Start of Records for this exercise
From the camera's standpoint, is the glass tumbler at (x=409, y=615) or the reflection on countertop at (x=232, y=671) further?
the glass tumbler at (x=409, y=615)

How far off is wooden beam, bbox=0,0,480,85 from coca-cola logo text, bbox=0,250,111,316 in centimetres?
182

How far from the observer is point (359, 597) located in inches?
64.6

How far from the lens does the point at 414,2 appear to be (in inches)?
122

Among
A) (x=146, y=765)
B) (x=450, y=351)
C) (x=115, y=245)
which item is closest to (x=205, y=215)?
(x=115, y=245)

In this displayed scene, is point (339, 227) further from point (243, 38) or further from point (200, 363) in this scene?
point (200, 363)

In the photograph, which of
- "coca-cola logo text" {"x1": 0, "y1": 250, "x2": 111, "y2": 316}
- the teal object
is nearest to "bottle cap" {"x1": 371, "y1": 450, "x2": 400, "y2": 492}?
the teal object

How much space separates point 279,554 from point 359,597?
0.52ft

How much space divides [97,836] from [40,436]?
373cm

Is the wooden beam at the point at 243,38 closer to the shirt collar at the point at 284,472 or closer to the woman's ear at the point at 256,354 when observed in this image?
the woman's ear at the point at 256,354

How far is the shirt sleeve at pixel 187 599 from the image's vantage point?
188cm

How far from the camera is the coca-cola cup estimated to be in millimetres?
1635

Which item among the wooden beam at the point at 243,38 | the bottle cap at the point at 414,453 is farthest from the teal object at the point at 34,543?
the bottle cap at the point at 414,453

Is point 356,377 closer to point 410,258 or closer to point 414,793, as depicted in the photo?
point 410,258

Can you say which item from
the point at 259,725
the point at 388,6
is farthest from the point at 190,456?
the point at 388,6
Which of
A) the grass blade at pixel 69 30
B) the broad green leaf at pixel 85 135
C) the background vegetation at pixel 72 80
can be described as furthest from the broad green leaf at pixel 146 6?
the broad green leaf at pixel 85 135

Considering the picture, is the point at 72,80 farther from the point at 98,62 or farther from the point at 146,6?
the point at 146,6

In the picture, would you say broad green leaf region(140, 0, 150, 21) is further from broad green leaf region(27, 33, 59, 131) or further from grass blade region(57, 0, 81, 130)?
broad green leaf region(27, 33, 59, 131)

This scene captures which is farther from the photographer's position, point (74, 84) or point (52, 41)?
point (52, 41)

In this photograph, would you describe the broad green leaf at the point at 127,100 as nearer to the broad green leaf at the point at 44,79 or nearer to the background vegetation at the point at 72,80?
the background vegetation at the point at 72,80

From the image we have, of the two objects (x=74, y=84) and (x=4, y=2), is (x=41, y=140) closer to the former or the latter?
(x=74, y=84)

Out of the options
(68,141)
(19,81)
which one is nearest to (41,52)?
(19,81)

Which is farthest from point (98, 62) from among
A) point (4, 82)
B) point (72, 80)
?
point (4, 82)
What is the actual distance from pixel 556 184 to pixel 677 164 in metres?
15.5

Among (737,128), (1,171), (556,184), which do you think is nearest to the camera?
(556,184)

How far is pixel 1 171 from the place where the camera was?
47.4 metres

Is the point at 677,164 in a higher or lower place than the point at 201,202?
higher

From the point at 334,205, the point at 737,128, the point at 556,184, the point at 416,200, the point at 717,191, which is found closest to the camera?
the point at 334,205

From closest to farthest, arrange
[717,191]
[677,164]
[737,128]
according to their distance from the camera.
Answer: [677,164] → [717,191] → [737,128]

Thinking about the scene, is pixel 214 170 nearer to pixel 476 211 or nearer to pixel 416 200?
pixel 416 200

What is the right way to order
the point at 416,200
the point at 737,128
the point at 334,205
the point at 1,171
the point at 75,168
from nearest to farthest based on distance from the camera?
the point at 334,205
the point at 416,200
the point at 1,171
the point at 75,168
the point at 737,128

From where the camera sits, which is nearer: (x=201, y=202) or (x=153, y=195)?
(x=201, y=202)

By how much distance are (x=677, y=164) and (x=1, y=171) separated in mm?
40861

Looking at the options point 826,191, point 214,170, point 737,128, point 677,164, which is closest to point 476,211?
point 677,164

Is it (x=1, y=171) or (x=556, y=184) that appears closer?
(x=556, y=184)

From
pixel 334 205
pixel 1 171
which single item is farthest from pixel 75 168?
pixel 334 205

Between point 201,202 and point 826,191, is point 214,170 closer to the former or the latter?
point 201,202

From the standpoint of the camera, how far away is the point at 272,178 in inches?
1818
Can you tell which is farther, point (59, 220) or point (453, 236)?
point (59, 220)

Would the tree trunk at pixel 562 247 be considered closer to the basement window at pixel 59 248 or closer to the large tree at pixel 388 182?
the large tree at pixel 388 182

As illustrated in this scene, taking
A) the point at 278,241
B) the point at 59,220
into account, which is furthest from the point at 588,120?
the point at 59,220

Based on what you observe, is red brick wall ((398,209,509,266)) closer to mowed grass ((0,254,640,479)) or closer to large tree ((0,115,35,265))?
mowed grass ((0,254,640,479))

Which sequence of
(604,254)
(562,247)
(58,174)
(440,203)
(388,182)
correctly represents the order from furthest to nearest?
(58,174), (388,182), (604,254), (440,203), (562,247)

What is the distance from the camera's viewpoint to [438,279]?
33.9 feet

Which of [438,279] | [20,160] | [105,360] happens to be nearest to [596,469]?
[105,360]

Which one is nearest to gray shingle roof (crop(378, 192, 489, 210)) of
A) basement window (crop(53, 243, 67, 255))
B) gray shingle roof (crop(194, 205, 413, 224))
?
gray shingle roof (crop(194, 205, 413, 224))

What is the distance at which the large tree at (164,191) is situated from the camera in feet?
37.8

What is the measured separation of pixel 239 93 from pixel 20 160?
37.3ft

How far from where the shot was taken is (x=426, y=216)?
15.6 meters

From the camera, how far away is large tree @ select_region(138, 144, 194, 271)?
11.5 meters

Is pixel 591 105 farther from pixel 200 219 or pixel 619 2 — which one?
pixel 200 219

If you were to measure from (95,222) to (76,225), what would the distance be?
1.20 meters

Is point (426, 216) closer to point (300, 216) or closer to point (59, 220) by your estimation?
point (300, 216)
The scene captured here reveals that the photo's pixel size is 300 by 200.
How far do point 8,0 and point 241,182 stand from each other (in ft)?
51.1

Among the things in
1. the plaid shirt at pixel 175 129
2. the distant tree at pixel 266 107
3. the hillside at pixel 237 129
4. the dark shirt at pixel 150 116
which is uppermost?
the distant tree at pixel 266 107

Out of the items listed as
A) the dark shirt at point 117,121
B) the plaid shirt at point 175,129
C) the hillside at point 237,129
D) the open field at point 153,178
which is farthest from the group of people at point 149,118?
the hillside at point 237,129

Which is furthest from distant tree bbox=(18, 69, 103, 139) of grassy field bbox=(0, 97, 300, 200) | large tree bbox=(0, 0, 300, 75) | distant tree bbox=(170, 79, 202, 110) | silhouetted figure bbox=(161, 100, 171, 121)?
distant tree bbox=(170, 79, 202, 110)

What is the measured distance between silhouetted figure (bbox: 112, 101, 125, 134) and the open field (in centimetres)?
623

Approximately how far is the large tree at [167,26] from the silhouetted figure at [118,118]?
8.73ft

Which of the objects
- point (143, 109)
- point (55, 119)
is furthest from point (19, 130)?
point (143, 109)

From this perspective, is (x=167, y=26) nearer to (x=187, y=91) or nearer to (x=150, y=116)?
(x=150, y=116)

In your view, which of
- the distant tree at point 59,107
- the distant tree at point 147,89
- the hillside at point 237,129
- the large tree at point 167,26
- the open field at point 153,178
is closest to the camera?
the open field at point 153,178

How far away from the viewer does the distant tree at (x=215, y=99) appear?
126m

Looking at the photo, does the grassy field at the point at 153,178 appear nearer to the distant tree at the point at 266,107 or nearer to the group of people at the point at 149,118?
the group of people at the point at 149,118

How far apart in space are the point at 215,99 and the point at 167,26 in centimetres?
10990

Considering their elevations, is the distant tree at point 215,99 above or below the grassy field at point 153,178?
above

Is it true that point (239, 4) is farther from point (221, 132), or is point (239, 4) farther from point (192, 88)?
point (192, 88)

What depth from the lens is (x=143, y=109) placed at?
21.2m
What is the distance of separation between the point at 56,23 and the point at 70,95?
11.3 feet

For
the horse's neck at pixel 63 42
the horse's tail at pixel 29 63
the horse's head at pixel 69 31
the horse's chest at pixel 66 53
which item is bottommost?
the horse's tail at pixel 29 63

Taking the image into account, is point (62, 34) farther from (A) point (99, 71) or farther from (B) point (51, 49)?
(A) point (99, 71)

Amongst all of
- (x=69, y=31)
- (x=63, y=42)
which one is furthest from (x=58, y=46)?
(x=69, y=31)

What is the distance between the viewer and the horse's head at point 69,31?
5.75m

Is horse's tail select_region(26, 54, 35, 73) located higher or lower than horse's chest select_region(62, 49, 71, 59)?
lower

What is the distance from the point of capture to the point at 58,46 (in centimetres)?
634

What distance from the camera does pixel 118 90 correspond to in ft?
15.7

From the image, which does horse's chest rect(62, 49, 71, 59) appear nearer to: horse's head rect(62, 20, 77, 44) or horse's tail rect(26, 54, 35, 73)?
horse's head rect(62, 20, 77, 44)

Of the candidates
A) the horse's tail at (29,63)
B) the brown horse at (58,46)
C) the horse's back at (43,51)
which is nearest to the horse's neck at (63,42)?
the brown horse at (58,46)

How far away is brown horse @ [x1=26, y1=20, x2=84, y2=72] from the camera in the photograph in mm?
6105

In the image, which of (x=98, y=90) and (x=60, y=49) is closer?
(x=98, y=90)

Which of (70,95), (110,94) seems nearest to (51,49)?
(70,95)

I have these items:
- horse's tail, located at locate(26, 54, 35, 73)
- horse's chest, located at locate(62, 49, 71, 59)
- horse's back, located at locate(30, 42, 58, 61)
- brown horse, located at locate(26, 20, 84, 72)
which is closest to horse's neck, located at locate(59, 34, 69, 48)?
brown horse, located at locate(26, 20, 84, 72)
End of Records for this exercise
Return precisely the lines of the records, starting with the line that holds "Of the candidates" and ending with the last one.

Of the candidates
A) the horse's tail at (29,63)
B) the brown horse at (58,46)
C) the horse's back at (43,51)
which is nearest to the horse's neck at (63,42)?
the brown horse at (58,46)

How far away is brown horse @ [x1=26, y1=20, x2=84, y2=72] from the camera in the photograph in mm?
6105

In the image, which of (x=98, y=90) and (x=60, y=49) is closer?
(x=98, y=90)

Which of (70,95), (110,94) seems nearest to (51,49)?
(70,95)

I have these items:
- horse's tail, located at locate(26, 54, 35, 73)
- horse's chest, located at locate(62, 49, 71, 59)
- horse's back, located at locate(30, 42, 58, 61)
- brown horse, located at locate(26, 20, 84, 72)
which is closest to horse's neck, located at locate(59, 34, 69, 48)?
brown horse, located at locate(26, 20, 84, 72)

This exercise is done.